#### Document section

The Ulysses Slow Read – like the Wake – is not a three or five year commitment. Rather, it invites participants to dip in and out as their lives allow and interests demand. Anyone who has previously read Ulysses can dive in to a 6-8 week series of study sessions (as long as there is space) and pick up the thread wherever we are. Each week, about half the participants adopt a particular passage and present this to the group with their own research or reflections. 

After years of reading and teaching Ulysses, I am so thankful for this practice of reading slowly and thoroughly. I am discovering gems that I have previously skipped over, and finding correspondences that I only now realise. The Slow Read also gives me time to explore more thoroughly the secondary literature, especially useful as there was a tremendous flowering of new work to coincide with the centenary celebration of the book in 2022. 

I would not say I have yet learned patience, but my mother would be surprised at my increasing ability to cultivate it. I have a practice – in both the Wake and Ulysses Slow Read sessions – that builds my capacity for attention and (the reward of exercising patience?) complexity. And I have learned so much: my sense of wonder expands with each dive into the realms of art, history, human nature, and the weird and beautiful intricacy of the human mind. 

Odyssean dreams

As we begin to prepare for our next visit to the Greek island of Agistri for another week reading Homer’s Odyssey (28 April – 5 May 2023) here are a few reflections on our past experiences.

Jane, Caroline and I have now run two Odyssey retreats at Rosy’s Little Village on the island of Agistri in the Saronic Gulf near Athens. Each of these journeys has been personally and collectively deeply fulfilling. It is such a beautiful indulgence to spend a week fully immersed in an epic that – however much I may think I know of the narrative – surprises me on every reading with what it reveals about human nature, the deep past, our present relationships, the encounter with the stranger . . .

That quality of immersion, away from loud and full regular life, allows the mind to expand in unexpected ways. And then there is the space itself: Rosy and family have a created a unique environment, full of natural beauty and views over the crystalline waters, which feeds the imaginative realm. This is not to forget the wonderful feeding of the body, the food at Rosy’s is deliciously fresh and thoughtfully created. 

We have devised a schedule that combines the rigour of study with time to reflect and enjoy the place itself. Caroline’s guidance through contemporary poetic interpretations of the Odyssey is often cited as a favourite part of our week together, as is Jane’s generous sharing of her talent and passion for enacting the text: the words come alive as each participant has the opportunity to prepare a passage with her expert coaching and support. Without giving too much away, Jane and Caroline have activities and sessions planned that open us all up to each other and to the themes and language of the text. 

Every journey through the Odyssey in Agistri feels almost dreamlike as we experience the beauty of the place and the depths we are able to discover in our work together. And then there is the swimming, the sunshine, the company . . .

########
#### Supplied data

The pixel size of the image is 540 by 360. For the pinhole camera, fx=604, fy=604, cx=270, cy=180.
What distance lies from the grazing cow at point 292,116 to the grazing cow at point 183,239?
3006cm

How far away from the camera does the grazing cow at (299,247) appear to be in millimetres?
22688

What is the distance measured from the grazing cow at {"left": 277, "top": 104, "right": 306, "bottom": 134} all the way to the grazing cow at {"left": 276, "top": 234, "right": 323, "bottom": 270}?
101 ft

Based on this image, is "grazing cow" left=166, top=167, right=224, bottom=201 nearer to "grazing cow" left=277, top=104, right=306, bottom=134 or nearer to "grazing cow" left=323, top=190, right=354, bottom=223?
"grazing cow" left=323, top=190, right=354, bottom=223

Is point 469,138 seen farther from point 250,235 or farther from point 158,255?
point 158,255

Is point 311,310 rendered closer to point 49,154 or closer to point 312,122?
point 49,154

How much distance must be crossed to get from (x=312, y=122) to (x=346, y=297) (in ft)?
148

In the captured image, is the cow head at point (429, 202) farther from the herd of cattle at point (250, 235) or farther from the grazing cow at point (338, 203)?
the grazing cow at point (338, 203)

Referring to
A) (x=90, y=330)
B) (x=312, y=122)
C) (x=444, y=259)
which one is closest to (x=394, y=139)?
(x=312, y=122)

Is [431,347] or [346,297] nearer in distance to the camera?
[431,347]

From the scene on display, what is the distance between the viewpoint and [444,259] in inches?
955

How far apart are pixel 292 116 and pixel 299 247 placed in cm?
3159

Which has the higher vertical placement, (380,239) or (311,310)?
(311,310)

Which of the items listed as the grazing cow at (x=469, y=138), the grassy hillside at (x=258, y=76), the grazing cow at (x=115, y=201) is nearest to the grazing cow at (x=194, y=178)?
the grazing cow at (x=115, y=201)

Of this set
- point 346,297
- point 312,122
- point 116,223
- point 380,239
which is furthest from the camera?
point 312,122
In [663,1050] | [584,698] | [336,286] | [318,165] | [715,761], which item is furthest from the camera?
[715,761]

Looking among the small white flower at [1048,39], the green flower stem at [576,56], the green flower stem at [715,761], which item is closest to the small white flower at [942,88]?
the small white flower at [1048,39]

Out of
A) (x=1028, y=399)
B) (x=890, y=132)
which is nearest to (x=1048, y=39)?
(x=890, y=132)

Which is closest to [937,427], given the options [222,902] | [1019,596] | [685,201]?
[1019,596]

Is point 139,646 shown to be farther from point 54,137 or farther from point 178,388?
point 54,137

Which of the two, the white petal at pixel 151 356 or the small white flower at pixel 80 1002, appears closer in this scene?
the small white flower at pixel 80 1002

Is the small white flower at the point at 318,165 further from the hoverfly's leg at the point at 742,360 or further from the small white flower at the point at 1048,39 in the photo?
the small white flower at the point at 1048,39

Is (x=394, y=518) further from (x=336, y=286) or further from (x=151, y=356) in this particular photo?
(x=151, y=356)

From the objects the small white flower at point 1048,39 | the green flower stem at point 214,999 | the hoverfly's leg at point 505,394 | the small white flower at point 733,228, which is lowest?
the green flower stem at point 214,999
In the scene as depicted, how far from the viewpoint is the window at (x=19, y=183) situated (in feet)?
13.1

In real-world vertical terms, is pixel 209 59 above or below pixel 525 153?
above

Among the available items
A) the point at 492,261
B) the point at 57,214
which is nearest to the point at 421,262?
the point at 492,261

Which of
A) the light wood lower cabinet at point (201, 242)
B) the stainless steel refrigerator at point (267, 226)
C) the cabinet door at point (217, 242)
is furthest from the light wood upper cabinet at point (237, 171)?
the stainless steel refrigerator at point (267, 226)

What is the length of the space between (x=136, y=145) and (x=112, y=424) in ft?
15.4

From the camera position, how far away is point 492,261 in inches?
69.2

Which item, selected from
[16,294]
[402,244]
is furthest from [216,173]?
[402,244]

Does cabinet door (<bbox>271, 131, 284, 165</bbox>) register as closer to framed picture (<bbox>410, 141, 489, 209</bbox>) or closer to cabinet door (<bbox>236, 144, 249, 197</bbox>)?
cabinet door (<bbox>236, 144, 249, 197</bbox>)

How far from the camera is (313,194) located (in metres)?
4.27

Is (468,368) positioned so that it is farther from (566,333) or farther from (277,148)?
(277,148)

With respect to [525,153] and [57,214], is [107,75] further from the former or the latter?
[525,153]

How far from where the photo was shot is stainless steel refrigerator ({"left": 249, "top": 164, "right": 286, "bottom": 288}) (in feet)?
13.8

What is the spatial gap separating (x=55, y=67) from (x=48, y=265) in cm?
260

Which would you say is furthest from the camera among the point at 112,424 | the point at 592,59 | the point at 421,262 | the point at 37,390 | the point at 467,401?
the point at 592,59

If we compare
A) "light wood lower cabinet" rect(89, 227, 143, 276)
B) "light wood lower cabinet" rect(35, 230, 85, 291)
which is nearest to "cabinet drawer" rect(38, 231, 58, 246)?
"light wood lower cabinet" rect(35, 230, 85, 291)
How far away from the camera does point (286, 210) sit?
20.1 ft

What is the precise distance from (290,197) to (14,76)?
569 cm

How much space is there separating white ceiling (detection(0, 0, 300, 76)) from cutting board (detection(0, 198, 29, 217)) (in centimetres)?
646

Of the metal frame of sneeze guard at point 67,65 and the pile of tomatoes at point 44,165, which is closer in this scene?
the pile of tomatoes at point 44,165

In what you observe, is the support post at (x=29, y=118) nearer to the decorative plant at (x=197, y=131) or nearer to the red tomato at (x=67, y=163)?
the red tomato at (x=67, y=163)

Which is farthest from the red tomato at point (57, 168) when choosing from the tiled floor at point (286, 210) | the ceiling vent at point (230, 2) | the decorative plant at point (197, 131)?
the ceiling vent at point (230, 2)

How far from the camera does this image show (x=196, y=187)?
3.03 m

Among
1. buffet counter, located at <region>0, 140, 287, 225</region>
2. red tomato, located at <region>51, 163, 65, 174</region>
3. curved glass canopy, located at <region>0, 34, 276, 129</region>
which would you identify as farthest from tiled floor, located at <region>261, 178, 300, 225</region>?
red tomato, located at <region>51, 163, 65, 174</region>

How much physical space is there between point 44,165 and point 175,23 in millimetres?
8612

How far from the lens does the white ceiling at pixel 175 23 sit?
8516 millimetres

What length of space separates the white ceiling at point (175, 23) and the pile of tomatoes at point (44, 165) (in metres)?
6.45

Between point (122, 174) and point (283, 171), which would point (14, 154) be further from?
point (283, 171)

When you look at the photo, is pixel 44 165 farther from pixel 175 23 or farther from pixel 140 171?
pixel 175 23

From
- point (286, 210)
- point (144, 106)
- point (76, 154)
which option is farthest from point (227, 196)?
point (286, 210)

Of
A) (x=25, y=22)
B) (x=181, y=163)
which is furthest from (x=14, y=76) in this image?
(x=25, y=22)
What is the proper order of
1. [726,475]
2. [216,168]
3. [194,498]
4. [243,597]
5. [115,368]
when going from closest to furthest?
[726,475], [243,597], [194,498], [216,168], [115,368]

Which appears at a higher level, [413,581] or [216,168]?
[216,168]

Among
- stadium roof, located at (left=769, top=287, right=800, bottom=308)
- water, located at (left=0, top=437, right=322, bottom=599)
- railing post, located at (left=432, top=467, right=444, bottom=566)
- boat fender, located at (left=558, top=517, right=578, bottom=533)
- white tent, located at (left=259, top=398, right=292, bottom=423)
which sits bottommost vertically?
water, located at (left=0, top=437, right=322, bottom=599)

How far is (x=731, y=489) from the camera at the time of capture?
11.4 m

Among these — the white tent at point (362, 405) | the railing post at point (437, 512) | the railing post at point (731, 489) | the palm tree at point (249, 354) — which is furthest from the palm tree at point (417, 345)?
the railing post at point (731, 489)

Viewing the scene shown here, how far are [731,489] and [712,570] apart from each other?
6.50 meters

########

Assigned task:
According to the text about the Ulysses Slow Read and the Odyssey retreats, where have Jane, Caroline and the writer run their two Odyssey retreats?

Solution:
At Rosy's Little Village on the island of Agistri, in the Saronic Gulf near Athens.